Summer 2017 has flown by…
I meant to write blog posts earlier about working with Hops as well as our very own Matt Gura (V&E, ’14), but he kept us busy! As a young farm manager, he isn’t too far removed from how it feels to be leaving school and wondering if the skills we have developed over 4 years will give us an edge over other applicants, so he knows what skills he would have liked starting out. This alone has made the internship at Hop Head Farms one of the most valuable experiences I have had. It has been the skills I’ve learned in this internship that have made me feel that I could go out into the workforce and be a strong candidate for an assistant manager position. Classwork can only take you so far in the field of Enology and Viticulture, at a certain point only experience can teach you what you need to know.
Day to Day Tasks:
Scouting for Pests, checking irrigation lines, laying out irrigation, training plants, pushing strings, fixing irrigation leaks, scouting for pests, fertigating, weeding, organizing, cost analyses of pesticide usage, mowing, drywalling (gotta love rainy weeks), planting, scouting for pests, measuring internode lengths, driving tractors, re-palleting boxes of hops, driving forklifts, scouting for pests, smelling hops, and scouting for pests!*
*(Any future hop head farm intern; read the above list and this pretty much sums up your entire summer.)
Most of these tasks are fairly self explanatory, but I’ll talk more about scouting for pests. As you may have gathered it was one of the more prominent tasks on our weekly list of things to do, but it was also one of the most important tasks that the interns were responsible for. Pest and pathogens if not monitored and controlled will overwhelm your crop faster than the blink of an eye (mild exaggeration). Downy mildew, powdery mildew, potato leaf hopper, aphids, red-spotted spider mites, hop looper, flea beetle, japanese beetles, and more all became a daily occurrence. Trying to estimate the economic injury level and how much more the yards could handle was really interesting and I was able to draw on knowledge from Grape Pest Management (which I believe I already mentioned in a previous post).

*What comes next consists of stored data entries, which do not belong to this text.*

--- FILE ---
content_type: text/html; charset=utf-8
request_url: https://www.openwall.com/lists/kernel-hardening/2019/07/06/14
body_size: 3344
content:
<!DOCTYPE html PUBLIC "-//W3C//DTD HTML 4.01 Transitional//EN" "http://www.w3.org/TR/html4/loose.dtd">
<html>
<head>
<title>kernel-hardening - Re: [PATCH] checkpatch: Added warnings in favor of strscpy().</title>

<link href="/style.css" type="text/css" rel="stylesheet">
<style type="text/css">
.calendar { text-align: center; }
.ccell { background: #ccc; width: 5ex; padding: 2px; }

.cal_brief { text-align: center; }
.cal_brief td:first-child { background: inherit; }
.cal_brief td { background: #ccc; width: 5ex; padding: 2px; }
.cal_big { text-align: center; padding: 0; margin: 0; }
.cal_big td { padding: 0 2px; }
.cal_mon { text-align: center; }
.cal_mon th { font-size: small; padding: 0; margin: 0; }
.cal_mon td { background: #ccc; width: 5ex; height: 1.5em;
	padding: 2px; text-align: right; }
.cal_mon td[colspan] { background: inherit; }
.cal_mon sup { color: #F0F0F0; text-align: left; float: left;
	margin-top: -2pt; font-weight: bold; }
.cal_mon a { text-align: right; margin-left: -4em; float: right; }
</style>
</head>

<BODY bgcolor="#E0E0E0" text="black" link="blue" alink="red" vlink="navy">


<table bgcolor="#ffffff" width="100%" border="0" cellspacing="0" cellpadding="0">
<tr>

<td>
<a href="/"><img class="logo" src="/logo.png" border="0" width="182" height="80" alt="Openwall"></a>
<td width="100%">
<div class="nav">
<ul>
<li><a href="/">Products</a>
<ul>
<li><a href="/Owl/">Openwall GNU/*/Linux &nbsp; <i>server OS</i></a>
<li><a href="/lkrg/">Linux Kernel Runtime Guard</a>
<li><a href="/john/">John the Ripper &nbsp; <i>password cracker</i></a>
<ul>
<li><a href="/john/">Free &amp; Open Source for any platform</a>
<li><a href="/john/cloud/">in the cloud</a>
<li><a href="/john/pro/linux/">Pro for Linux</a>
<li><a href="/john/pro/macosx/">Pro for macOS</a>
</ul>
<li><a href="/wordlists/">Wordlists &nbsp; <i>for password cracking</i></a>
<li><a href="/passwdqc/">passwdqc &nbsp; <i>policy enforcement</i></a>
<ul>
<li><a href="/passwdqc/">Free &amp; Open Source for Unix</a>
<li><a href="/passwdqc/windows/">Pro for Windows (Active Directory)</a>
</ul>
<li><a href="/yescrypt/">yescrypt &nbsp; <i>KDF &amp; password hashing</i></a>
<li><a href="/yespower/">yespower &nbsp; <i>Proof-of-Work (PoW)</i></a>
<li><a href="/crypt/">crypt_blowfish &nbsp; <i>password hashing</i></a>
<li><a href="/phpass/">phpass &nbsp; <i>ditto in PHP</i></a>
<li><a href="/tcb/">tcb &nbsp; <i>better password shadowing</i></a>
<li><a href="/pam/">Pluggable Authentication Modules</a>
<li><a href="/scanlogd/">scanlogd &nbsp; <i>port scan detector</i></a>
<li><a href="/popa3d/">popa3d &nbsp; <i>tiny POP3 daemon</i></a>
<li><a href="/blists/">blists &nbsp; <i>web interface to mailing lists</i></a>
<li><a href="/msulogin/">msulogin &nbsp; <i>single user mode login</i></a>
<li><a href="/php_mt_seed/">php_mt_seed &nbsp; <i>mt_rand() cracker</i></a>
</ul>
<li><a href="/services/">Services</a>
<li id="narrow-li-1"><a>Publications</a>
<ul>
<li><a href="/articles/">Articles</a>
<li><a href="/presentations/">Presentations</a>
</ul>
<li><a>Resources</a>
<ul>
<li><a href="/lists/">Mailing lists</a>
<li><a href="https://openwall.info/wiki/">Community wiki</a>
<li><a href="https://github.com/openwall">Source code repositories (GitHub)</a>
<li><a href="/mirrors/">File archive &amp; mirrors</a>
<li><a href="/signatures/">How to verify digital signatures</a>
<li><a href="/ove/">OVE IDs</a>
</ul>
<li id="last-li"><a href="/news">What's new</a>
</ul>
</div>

August 7, 2017 marked the beginning of harvest with Centennial. As anyone who has participated in a harvest you know that processing your product quickly and efficiently is necessary in maintaining quality. The second day of harvest was rough (as of 11/12/2017, nearly three months after I still feel it). Picking out leaves from centennial hops at 4:30am in the morning was nauseating, I came ever so close to throwing up. Now, when someone cracks open an IPA, double IPA, etc that memory comes roiling back, not an enjoyable association.
I was able to work with multispectral images to try and pinpoint problem areas within the hopyard. Using NDVI and other vegetation indices along with a healthy amount of ground scouting I attempted to discover the reason for variation between specific locations within a block of hops. Below are images from one of the farms:
Upper left being NDRE: (The normalized difference red edge index (NDRE) is a metric that can be used to analyse whether images obtained from multi-spectral image sensors contain healthy vegetation or not)
Upper right being NDVI: used to evaluate whether land has live vegetation or not.
Bottom right being DSM (digital surface model): essentially the elevation/terrain of an area.
I was able to use all of these images to go into the field and see areas that had issues, sometimes I was able to figure out what was going wrong but for the most part, the specific reason for variation remained a mystery.
Overall this was a phenomenal internship experience that I would highly suggest to anyone interested in growing a specialty crop!